++++ Stored rows ++++

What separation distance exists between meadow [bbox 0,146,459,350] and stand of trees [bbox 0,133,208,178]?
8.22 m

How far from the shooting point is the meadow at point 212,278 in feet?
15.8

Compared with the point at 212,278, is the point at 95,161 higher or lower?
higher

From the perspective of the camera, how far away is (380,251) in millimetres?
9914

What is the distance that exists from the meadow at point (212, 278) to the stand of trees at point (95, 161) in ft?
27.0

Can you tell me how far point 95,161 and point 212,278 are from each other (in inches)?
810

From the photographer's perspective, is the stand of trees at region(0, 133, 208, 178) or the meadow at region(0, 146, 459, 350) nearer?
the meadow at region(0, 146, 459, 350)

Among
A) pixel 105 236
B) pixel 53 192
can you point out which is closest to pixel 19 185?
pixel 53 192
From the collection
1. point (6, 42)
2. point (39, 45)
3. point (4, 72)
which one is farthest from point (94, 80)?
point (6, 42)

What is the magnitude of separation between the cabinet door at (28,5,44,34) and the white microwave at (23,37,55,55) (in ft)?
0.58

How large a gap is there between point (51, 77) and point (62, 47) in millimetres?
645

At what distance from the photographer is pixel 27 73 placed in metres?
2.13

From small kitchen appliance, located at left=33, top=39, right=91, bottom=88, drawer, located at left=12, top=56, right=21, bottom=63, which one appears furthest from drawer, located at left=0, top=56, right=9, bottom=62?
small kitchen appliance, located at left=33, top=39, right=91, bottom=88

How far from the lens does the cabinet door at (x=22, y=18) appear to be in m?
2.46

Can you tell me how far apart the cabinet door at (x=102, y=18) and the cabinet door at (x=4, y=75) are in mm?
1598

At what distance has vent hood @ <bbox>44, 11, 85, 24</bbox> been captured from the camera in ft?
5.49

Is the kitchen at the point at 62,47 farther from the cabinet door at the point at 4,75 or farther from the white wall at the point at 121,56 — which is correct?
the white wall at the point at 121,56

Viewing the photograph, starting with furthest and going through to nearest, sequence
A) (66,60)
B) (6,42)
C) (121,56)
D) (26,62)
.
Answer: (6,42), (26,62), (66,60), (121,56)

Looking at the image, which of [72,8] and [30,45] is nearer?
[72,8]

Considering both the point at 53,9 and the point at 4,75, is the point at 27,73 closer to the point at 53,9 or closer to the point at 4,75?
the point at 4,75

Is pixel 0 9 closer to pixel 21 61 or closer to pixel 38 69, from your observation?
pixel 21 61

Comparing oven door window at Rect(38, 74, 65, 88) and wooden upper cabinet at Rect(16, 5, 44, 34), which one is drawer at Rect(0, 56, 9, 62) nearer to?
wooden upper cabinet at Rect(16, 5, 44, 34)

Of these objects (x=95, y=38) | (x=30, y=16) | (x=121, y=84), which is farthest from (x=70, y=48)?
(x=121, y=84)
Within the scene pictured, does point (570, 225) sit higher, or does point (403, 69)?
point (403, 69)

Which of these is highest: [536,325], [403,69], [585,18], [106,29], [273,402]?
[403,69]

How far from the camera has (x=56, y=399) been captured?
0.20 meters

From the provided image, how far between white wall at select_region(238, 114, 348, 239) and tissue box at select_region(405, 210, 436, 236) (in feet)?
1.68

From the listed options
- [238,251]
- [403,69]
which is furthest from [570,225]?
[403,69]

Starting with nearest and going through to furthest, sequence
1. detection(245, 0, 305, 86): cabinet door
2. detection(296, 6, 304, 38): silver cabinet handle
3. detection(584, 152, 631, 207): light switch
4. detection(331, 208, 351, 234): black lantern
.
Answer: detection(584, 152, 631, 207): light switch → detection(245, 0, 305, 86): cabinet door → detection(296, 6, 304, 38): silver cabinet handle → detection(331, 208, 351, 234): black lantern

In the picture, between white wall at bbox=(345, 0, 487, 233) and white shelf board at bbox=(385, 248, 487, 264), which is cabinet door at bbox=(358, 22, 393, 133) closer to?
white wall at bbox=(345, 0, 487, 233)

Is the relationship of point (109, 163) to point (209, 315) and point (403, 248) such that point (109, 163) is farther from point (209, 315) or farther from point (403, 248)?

++++

→ Instructions to follow
Present every line of the material, from the line containing "From the provided" through the end of the material, as a Markdown table with the columns Row and Line. Leave out blank lines.

→ Full response
| Row | Line |
|---|---|
| 1 | From the provided image, how far between white wall at select_region(238, 114, 348, 239) and tissue box at select_region(405, 210, 436, 236) (in feet)? |
| 2 | 1.68 |
| 3 | From the listed options |
| 4 | - [238,251] |
| 5 | - [403,69] |
| 6 | which is furthest from [570,225]? |
| 7 | [403,69] |
| 8 | Starting with nearest and going through to furthest, sequence |
| 9 | 1. detection(245, 0, 305, 86): cabinet door |
| 10 | 2. detection(296, 6, 304, 38): silver cabinet handle |
| 11 | 3. detection(584, 152, 631, 207): light switch |
| 12 | 4. detection(331, 208, 351, 234): black lantern |
| 13 | . |
| 14 | Answer: detection(584, 152, 631, 207): light switch → detection(245, 0, 305, 86): cabinet door → detection(296, 6, 304, 38): silver cabinet handle → detection(331, 208, 351, 234): black lantern |
| 15 | In the picture, between white wall at bbox=(345, 0, 487, 233) and white shelf board at bbox=(385, 248, 487, 264), which is cabinet door at bbox=(358, 22, 393, 133) closer to? |
| 16 | white wall at bbox=(345, 0, 487, 233) |
| 17 | Is the relationship of point (109, 163) to point (209, 315) and point (403, 248) such that point (109, 163) is farther from point (209, 315) or farther from point (403, 248)? |